In the closing of 2022, excitement was high with the introduction of OpenAI's ChatGPT-3.5, a large language model (LLM) that piqued the interest of many, including the scientific community. Language has long been considered the key to human supremacy over ecosystems. Our ability to formulate ideas, share them, and collectively act on shared beliefs has allowed us to create complex societies and technologies (Yuval Noah Harari). Large language models’ abilities to generate and “understand” language are astounding, leading us to ponder on the extent of their abilities and limitations.
The clinical decision-making process undertaken at tumor boards presents one of the most formidable challenges in healthcare. A typical board consists of a diverse group of experts, including oncologists, surgeons, radiologists, and pathologists, who come together to review and discuss complex clinical cases. These meetings involve an in-depth exploration of patients' medical histories, diagnostic results, and an evaluation of potential treatment plans. We wondered whether ChatGPT could rise to the challenge in this complex decision-making task.
In our recent study1, we evaluated the performance of ChatGPT-3.5 on consecutive clinical cases presented at our institutional breast tumor board. The chatbot was tasked with summarizing the patient’s condition, making a recommendation, and explaining its reasoning (Figure 1).
Remarkably, in 70% (7/10) of the cases, the chatbot's recommendations aligned with the decisions made by the human professionals on the tumor board. Moreover, it summarized complex clinical scenarios and provided detailed explanations for its conclusions. We had two radiologists grade ChatGPT’s performance across these three tasks, from 1 to 5. The grades provided by the first reviewer were 3.7, 4.3, and 4.6 for summarization, recommendation and explanation respectively, while the second reviewer’s mean grades were 4.3, 4.0, and 4.3, respectively.
While this study showcased some of the potential of ChatGPT-3.5, it also highlighted the technology’s limitations. Notably, the chatbot consistently overlooked the necessity for radiology consultation, even though radiologists play an important role in cancer diagnosis and treatment planning. Furthermore, in one instance, the AI neglected to include crucial HER2 FISH results. Mistakes of this sort could lead to significant missteps in treatment planning.
The possibility of LLMs generating incorrect or misleading information highlights the need for supervision and careful validation of these models’ outputs. This is even more critical in healthcare, where incorrect information could have grave implications on patient safety. There are also other limitations that have to be considered. These models, trained on vast datasets, might inherently carry biases present in the data they were trained on, potentially exacerbating healthcare disparities3.
Another significant concern is data security and privacy. Incorporating patient data into these models calls for robust data protection measures. The risk of adversarial cyber-attacks, where malicious parties manipulate data to produce harmful outcomes, is another significant concern that underlines the importance of adequate cybersecurity measures4. Finally, the question of legal responsibility and liability in cases where AI-driven decisions lead to negative outcomes warrant careful consideration, specifically in healthcare.
Meanwhile, OpenAI launched ChatGPT-4, an even larger and more advanced model. Intrigued, we put this newer version to the test. The results were even more promising. In our preliminary evaluation, ChatGPT-4’s recommendations aligned with our tumor board in 9 out of 10 cases.
Despite the remarkable performance of LLMs, it is crucial to maintain a balanced perspective, being aware of the technology’s limitations and capabilities, and to implement it carefully2. Our study was a mere proof-of-concept. More extensive research is warranted to fully comprehend the potential and shortcomings of the technology.

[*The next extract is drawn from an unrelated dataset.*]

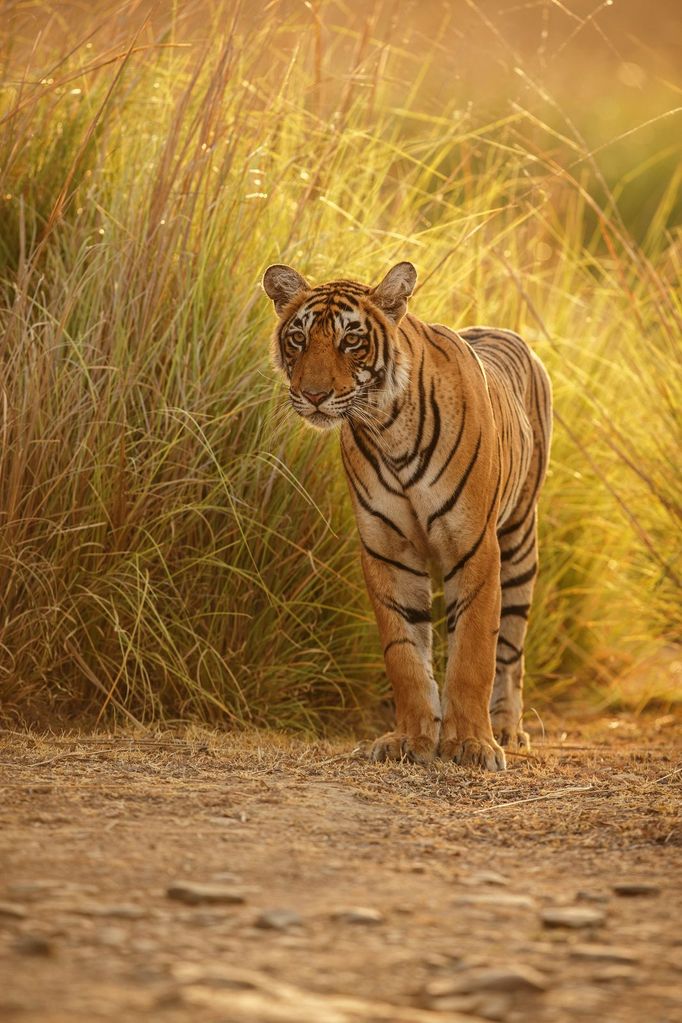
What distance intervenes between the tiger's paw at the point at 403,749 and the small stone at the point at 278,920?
1.54 m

As the integration of AI into healthcare accelerates, it becomes increasingly important for clinicians to understand the benefits and drawbacks of such technology5. This is an exciting era, where we find ourselves at the intersection of AI and healthcare, navigating the delicate balance of integrating AI capabilities in healthcare, while ensuring patients’ safety.
- Sorin V, Klang E, Sklair-Levy M, et al. Large language model (ChatGPT) as a support tool for breast tumor board. npj Breast Cancer 2023;9.
- Sorin V, Barash Y, Konen E, Klang E. Large language models for oncological applications. Journal of Cancer Research and Clinical Oncology 2023.
- Sorin V, Klang E. Artificial Intelligence and Health Care Disparities in Radiology. Radiology 2021;301:E443-E.
- Finlayson SG, Bowers JD, Ito J, Zittrain JL, Beam AL, Kohane IS. Adversarial attacks on medical machine learning. Science 2019;363:1287-9.
- Rajpurkar P, Drazen JM, Kohane IS, Leong T-Y, Lungren MP. The Current and Future State of AI Interpretation of Medical Images. New England Journal of Medicine 2023;388:1981-90.